A glimpse at the future of online scientific discourse


Brian Koberlein recently published a critique of the Electric Universe at Google Plus here …

I’d like to attempt a little experiment here. I’ve been heavily criticized on BoingBoing for making a case for the Electric Universe. People seem to imagine that this idea has been thoroughly debunked, even though my own investigation forces me to disagree.

The reason I focus so much upon this controversy is that, in the process of studying the debate, I’ve come to plainly observe that the arguments commonly lodged against the EU are completely inadequate, and are frequently permeated by misunderstandings. Making this case in a manner which people are willing to read has proven to be far more challenging than identifying these misconceptions and weak arguments.

My larger purpose here is to imagine what the future of scientific discourse would look like on this topic: Take the existing debate, and add in an annotation layer which permits us to analyze our own decision-making processes on this specific issue. This is a form of thinking about thinking which – in theory – only becomes clear with the annotations. This same approach can be applied to scientific papers and scientific press releases.

Up until this point, my belief that annotations were a potential solution to the crisis we see with online scientific discourse was just a hypothesis. Now that I have a prototype in hand, I can see that this was more than just a guess.

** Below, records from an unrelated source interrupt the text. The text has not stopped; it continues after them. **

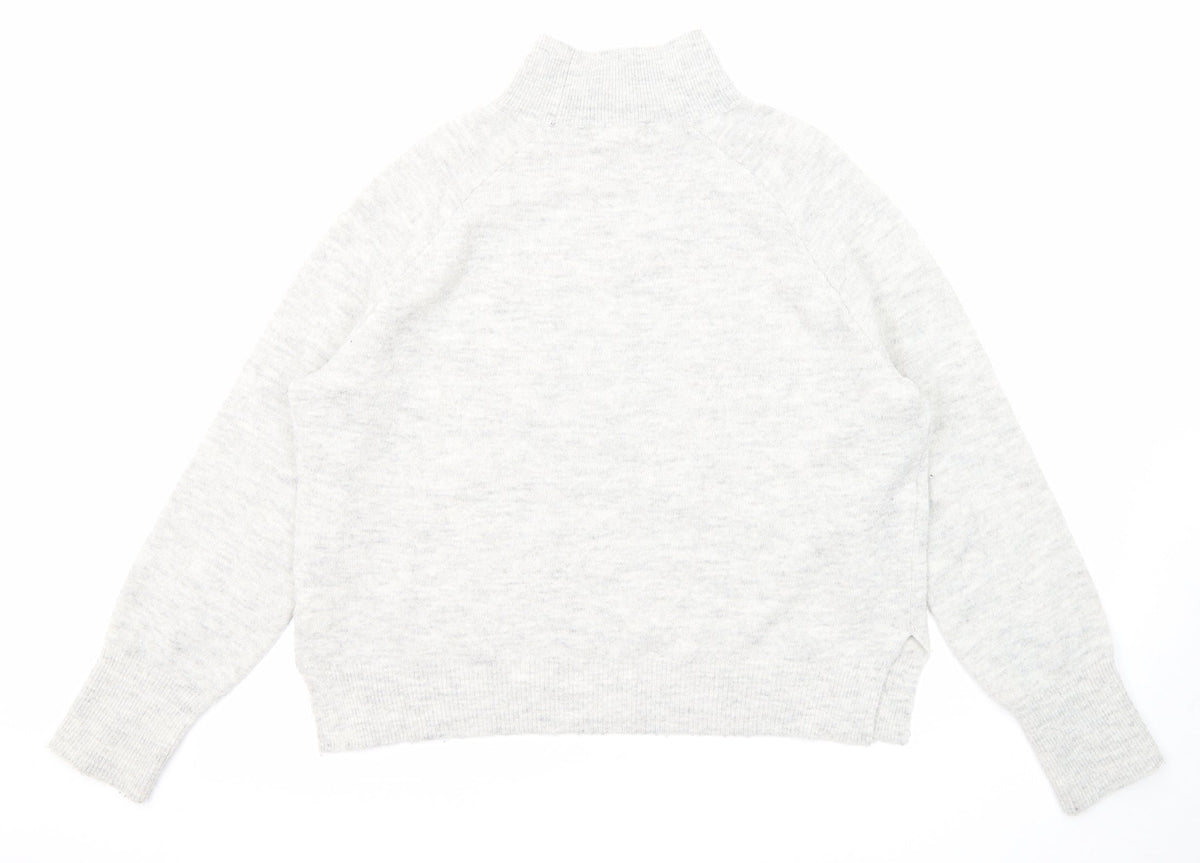 Womens UK Size M H&M Grey Pullover Jumper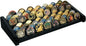 Challenge Coin Display Holder, 8 Rows Solid Wood Military Coin Stand Holds 60-70 Coins, Army Coin Display Rack for Desk (Black Finish)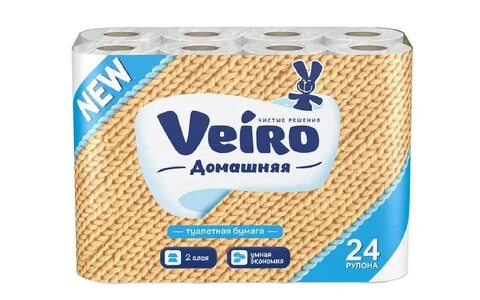 Туалетная бумага veiro домашняя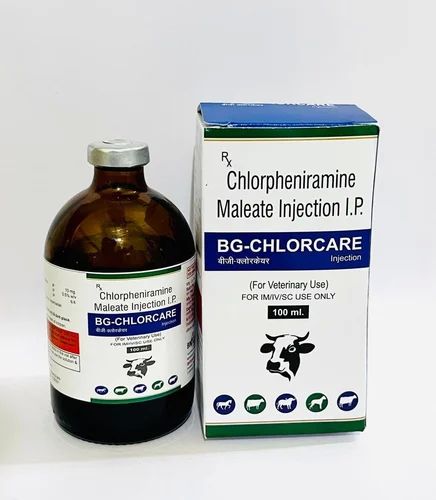 Chlorcare Chloropheniramin Maleate Injection, For Hospital, Packaging Type : Glass Bottle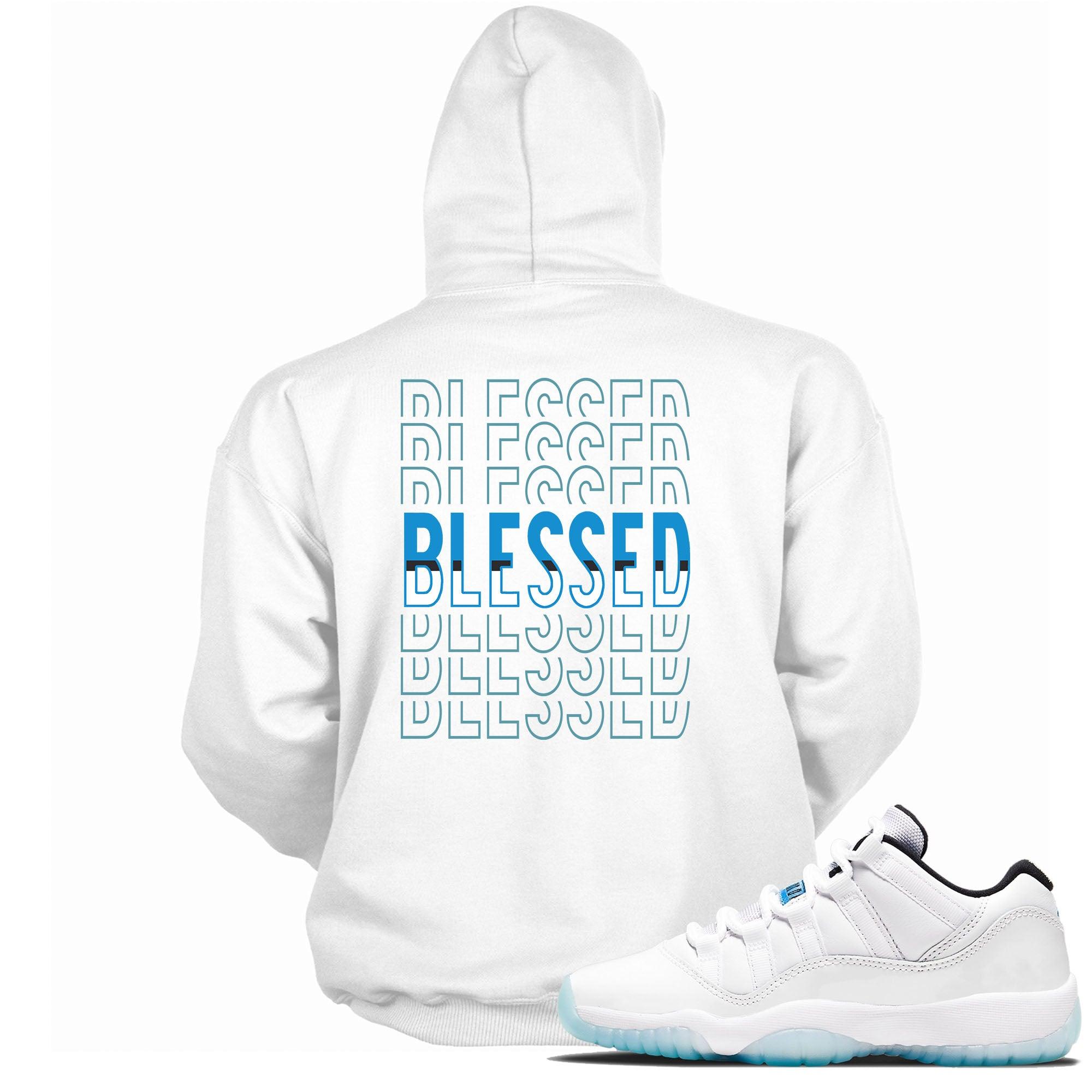 11 Low Legend Blue Hoodie Blessed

This is obviously just a static prototype. The final form would include URL links which access the resources and link into a knowledge graph via key concepts, among other features I’ve already discussed in prior threads. It would also obviously include an ability to add further annotations, and a system for rating contributions which prioritizes the visualization of these contributions.

(BTW: Although I am fairly confident in the accuracy of the content here, there may be sporadic technical mistakes)

It’s my belief that by building such systems, we can get a clearer picture for promising lines of investigation in science. I would go so far as to say that innovation in all of the disciplines of science will greatly benefit from systems that are designed to manage controversy and organize our conceptual knowledge.